Random means unknown and nothing more. Before the player takes the shot, or Mlodinow flips his weighted coin, we do not know what the outcome will be because we do not know what the values of the physical properties that determine the outcome are: it is these properties that change from shot to shot and from flip to flip that cause the different endings. If we did know the physics—like we can if we practice with coins—we can predict the outcome. That is, the outcome becomes certain, or known, and is therefore not random.

Our knowledge any outcome depends on what information we condition on. What might be random to you might not be random to me if I have different information than you. For example, right now my cell phone is either in my left- or right-hand pocket. To you, the outcome (finding out which pocket), is random because your conditional information consists solely of the knowledge that it might be in one or other pocket. The information I condition on allows me to know with certainty the outcome.

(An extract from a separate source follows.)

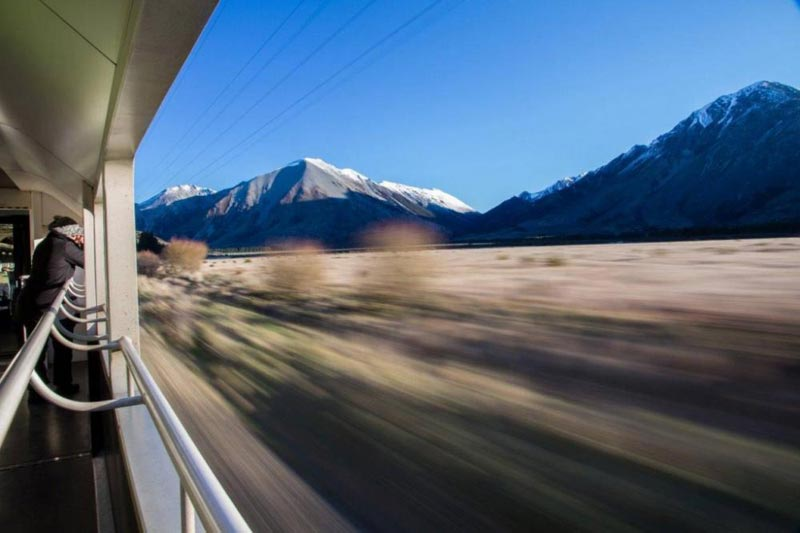 Tranzalpine – Superior Coach Tour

Same thing in basketball: if we knew what amount of force a player uses etc. we can predict whether his shot will go in. But that sort of information is hard to measure, so we look for proxies, like statistical models of the player’s past performance. Conditional only on those models, we can say “There is an 80% chance the next shot will go in.”

If the 11th shot is sunk, our man’s streak continues. The mental state of the player certainly played a part in that shot and so did his “hot hands.” Because we cannot predict who will have a hot hand or when, does not mean that hot-hand streaks do not exist. We should not mistake our models for reality.